**READING TEXT**:
◇ ◇ ◇ ◇ ◇
# Tell me about your favorite boof stroke



## KSC (Oct 22, 2003)

Are you trying to start a useful discussion about kayaking? I think you're on the wrong site. Implicit in your question, I think, is there an official boof taxonomy? I've never seen it. 

LL had a few cool posts a while back: 
https://whitewaterinstruction.wordpress.com/2008/07/02/the-boof/

Not really about different types of boofs per se, but I found this discussion pretty interesting: 
Pro Panel: Boofing Technique | Blister Gear Review – Skis, Snowboards, Mountain Bikes, Climbing, Kayaking - The most honest and in-depth reviews of outdoor sports equipment on the planet.

Most interesting, I thought was Quinn's description of something akin to a stern squirt boof, which I'm going to have to try out this spring and see if I can wrap my head around. 

I would say an obvious and omission from your list is the sweep boof.

From my years of paddling, I would say by far the most useful boof skill for creekboating is a delayed boof. You can run a lot of drops and get away with a lot of other slop if you can nail the timing on a delayed boof. As a corollary, this is the most common reason aspiring/novice/or just bad creekboaters end up getting destroyed on big drops. It's pretty easy to nail a huge boof if you have a nice square edge (ala Leap of Faith on Escalante - the creek, not the river), but it's much more common to have a sloper with consequences at the bottom.


----------



## glenn (May 13, 2009)

No stroke/airhump


----------



## glenn (May 13, 2009)

Pinkies up*


----------



## Uldis (Apr 3, 2013)

Quinn's sweeping boof stroke description is something I've definitely been missing out on. So let's say you're running a drop where you want to land with a hard right angle. My understanding is start approx. facing straight downstream, lift you're right edge, sweep stroke on the left side while releasing your left edge and the sweep will get your bow all the way right overpowering the carving left tendency? 
I always approached a sweeping boof from a flat hull, maybe that's why it had the tendency of being followed with a hole ride/carp/swim combo


----------



## KSC (Oct 22, 2003)

Yeah, I think your description is correct, though I think the initial angle is to allow for proper initiation and finishing position when the stroke is completed. But I honestly don't know if I completely understand it. I'm picturing initiating the stern in a playboat. You edge the boat and sweep in order to lift your bow. Seems like the same idea, except it's being used to keep the bow up to enter the feature you're trying to boof. The rest of the stroke is used to flatten your boat and point it in the desired direction.

I've played around with trying to edge my boat while boofing. It's definitely an advanced move. As several people in that article note, it actually allows you take advantage of great rocker on your edge, and it feels and looks cool. I've had it lead to way more trouble for me than help because if your timing is off you fall on your edge when you land. In general I would say keeping your hull flat while boofing is plenty effective in most situations and way safer. It's fun to play around with the edges though.
◇ ◇ ◇ ◇ ◇
**GIVEN PROBLEM 1**:
Express the entries as a Markdown table with the columns "n" and "Line", starting with the line that contains "Given the photo, is" and going on through the last line of the entries. Leave out blank lines.
The kayaking thread above and the entries after it are unrelated material.

**Entries drawn from a collection**:
◇ ◇ ◇ ◇ ◇
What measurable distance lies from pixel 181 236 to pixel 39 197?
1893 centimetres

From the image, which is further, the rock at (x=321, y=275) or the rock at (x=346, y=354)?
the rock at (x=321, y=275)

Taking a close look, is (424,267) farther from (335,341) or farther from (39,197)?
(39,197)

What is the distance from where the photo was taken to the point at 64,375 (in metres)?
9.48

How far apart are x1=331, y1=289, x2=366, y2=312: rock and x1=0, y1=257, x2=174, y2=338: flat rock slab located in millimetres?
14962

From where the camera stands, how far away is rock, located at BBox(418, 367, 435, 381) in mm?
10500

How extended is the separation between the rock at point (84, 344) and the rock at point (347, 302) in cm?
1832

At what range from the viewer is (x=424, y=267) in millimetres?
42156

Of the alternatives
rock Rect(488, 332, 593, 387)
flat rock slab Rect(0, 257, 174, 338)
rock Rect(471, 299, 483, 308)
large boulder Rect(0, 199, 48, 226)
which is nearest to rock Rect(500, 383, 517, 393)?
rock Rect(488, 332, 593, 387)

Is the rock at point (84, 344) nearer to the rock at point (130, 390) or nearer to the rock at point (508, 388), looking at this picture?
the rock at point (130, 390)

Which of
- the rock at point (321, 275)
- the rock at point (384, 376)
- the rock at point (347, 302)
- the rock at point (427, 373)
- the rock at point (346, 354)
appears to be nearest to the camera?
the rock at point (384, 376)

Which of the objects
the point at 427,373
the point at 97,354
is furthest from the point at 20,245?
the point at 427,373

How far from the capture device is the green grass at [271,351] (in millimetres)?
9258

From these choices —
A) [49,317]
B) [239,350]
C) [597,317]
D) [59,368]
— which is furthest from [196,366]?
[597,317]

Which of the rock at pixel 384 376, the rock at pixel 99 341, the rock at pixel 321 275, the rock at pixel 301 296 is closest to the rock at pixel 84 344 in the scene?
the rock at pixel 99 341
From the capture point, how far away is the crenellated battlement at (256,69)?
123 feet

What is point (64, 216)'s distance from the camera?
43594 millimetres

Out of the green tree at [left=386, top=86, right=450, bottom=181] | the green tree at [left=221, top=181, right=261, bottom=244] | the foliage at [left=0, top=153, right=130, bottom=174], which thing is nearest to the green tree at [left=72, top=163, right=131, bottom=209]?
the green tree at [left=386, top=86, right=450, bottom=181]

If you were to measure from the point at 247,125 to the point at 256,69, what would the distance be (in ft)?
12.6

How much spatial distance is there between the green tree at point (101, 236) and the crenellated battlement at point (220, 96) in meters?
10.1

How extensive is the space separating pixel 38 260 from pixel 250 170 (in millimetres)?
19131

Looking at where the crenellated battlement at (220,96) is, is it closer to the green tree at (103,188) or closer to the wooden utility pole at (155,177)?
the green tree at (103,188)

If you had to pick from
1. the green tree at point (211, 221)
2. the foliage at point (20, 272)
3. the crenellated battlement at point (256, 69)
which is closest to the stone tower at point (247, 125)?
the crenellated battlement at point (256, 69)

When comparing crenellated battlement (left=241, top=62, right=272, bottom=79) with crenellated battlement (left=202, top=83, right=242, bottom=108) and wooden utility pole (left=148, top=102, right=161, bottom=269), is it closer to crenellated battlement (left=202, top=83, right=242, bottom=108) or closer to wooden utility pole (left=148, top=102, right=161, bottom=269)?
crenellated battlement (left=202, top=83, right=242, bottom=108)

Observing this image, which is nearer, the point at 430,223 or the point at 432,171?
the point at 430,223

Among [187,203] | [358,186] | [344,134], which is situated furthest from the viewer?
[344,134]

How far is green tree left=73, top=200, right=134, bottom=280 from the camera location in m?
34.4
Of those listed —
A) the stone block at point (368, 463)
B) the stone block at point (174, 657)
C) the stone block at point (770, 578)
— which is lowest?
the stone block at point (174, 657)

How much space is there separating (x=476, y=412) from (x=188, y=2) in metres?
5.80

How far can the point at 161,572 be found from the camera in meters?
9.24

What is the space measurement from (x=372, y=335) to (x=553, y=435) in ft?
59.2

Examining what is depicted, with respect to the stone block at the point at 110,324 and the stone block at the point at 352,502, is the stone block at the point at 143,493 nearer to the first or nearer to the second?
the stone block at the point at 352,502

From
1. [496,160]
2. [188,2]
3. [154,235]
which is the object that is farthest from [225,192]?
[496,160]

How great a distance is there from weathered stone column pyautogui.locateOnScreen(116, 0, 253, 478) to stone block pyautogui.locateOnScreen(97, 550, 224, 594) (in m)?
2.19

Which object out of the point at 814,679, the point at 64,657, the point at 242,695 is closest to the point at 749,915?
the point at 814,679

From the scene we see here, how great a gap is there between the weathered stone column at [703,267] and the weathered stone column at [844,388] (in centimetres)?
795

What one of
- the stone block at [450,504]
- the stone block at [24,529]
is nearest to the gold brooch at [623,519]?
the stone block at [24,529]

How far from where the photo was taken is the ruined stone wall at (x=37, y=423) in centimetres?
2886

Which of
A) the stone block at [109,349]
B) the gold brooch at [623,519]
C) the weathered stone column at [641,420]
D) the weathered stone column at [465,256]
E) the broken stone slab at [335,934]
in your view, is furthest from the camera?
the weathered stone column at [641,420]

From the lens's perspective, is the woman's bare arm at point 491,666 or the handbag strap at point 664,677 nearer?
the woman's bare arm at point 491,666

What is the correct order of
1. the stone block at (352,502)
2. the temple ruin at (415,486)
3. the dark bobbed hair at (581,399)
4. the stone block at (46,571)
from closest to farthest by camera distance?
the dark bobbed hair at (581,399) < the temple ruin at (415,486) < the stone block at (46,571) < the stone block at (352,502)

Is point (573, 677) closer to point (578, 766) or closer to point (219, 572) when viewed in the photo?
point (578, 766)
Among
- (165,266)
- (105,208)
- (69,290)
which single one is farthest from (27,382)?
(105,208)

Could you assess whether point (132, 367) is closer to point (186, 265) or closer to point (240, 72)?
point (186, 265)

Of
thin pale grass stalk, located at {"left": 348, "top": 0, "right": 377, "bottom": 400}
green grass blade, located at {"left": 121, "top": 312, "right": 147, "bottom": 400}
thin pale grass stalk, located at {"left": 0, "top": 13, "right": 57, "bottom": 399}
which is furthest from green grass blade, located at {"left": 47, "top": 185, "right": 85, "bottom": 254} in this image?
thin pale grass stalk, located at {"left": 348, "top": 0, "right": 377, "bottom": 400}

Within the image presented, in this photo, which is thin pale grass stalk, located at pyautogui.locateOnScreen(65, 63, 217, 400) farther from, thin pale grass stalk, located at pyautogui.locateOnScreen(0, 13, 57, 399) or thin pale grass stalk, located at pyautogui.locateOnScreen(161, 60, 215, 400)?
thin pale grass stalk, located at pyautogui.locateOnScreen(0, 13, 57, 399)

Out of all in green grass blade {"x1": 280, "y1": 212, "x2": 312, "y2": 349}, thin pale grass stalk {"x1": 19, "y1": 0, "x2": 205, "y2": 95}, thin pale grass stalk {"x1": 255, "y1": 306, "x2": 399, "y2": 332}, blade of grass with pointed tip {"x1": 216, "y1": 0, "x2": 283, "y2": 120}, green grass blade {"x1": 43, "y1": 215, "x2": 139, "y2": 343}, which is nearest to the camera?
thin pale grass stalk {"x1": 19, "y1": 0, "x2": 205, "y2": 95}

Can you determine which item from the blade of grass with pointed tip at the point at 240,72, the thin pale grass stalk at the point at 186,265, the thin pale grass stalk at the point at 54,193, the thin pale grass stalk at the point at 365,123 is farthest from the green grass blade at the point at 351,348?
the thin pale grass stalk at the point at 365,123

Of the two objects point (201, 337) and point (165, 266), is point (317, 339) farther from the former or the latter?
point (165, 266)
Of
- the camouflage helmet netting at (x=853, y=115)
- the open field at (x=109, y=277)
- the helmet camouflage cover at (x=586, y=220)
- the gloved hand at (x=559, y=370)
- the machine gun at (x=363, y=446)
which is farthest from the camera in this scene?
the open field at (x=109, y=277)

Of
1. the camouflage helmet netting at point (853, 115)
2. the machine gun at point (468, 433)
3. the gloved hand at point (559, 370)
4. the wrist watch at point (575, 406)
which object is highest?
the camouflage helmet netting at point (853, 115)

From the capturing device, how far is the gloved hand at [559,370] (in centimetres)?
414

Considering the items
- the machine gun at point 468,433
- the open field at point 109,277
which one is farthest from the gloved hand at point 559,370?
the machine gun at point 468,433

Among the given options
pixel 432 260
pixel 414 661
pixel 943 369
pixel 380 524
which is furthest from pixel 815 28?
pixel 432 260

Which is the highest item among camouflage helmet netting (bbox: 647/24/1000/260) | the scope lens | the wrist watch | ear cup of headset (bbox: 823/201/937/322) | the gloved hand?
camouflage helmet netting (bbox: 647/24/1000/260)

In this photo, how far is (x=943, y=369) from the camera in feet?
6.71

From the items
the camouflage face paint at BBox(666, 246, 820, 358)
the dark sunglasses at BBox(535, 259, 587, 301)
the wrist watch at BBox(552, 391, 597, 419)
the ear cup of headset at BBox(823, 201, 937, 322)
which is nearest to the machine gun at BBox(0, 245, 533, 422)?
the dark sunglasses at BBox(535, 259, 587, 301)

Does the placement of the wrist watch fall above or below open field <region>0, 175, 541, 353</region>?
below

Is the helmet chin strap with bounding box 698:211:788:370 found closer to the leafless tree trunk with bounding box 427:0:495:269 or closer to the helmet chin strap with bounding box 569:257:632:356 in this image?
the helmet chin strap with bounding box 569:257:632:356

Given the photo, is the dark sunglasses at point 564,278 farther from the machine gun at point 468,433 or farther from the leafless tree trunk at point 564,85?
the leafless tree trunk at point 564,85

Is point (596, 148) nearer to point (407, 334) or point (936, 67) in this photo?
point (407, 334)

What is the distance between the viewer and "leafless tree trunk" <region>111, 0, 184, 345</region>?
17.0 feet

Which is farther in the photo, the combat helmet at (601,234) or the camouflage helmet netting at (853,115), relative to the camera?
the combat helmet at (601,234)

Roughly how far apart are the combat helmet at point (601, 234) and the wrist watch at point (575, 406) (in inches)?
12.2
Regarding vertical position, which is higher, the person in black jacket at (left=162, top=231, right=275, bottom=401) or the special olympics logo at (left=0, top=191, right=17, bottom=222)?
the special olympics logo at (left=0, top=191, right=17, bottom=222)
◇ ◇ ◇ ◇ ◇
**GIVEN PROBLEM 2**:
Write the next part of the boof stroke thread, picking up after its final post.

**EXPECTED ANSWER 1**:
| n | Line |
|---|---|
| 1 | Given the photo, is the dark sunglasses at point 564,278 farther from the machine gun at point 468,433 or farther from the leafless tree trunk at point 564,85? |
| 2 | the leafless tree trunk at point 564,85 |
| 3 | Is point (596, 148) nearer to point (407, 334) or point (936, 67) in this photo? |
| 4 | point (407, 334) |
| 5 | What is the distance between the viewer and "leafless tree trunk" <region>111, 0, 184, 345</region>? |
| 6 | 17.0 feet |
| 7 | Which is farther in the photo, the combat helmet at (601,234) or the camouflage helmet netting at (853,115), relative to the camera? |
| 8 | the combat helmet at (601,234) |
| 9 | Roughly how far apart are the combat helmet at point (601, 234) and the wrist watch at point (575, 406) (in inches)? |
| 10 | 12.2 |
| 11 | Regarding vertical position, which is higher, the person in black jacket at (left=162, top=231, right=275, bottom=401) or the special olympics logo at (left=0, top=191, right=17, bottom=222)? |
| 12 | the special olympics logo at (left=0, top=191, right=17, bottom=222) |

**EXPECTED ANSWER 2**:
----------



## paulk (Apr 24, 2006)

my favorite boof stroke is one in which I am stomping on top of hipster latvians. Sorry, no free range boofs here, this site is for those who can't boat in the winter. Get out of here 1%er 

...Come to yellow pine.


----------



## Uldis (Apr 3, 2013)

It's called Trickle down boofenomics Paul, us 1%ers deserve these boofs and the more boofs we get the more boofs we create for the rest of you.

I was kind of hoping to get some sweet new boofing technique ideas to play around with but instead, since this is the buzz after all, tell me about your new cooler and how you keep your butt plugs cold for day 7

By the way I gotta say I do appreciate the no stroke air hump boof especially when it's on brianK's pinned boat in kirshbaums

See ya in yellow pine


----------



## jmack (Jun 3, 2004)

https://vimeo.com/1008222

A video of me doing a sweep boof. This is leap of faith in escalante where a fader actually works better, but my time in the front range had me committed to the sweep boof, which is good for avoiding rocks, but not so useful for clearing big holes. 


Sent from my iPhone using Mountain Buzz


----------



## rivervibe (Apr 24, 2007)

On that very drop I like to approach the same, but then plant the paddle out away from the boat over the lip on the side you want to angle toward (the right) and basically do a draw in-to-boof stroke. I feel like that helps me spot and control my landing. That and it gives me something to pull my knees up to letting me really get the bow up. Seems to work well on lips like this. If anyone know what that might be called, please let me know.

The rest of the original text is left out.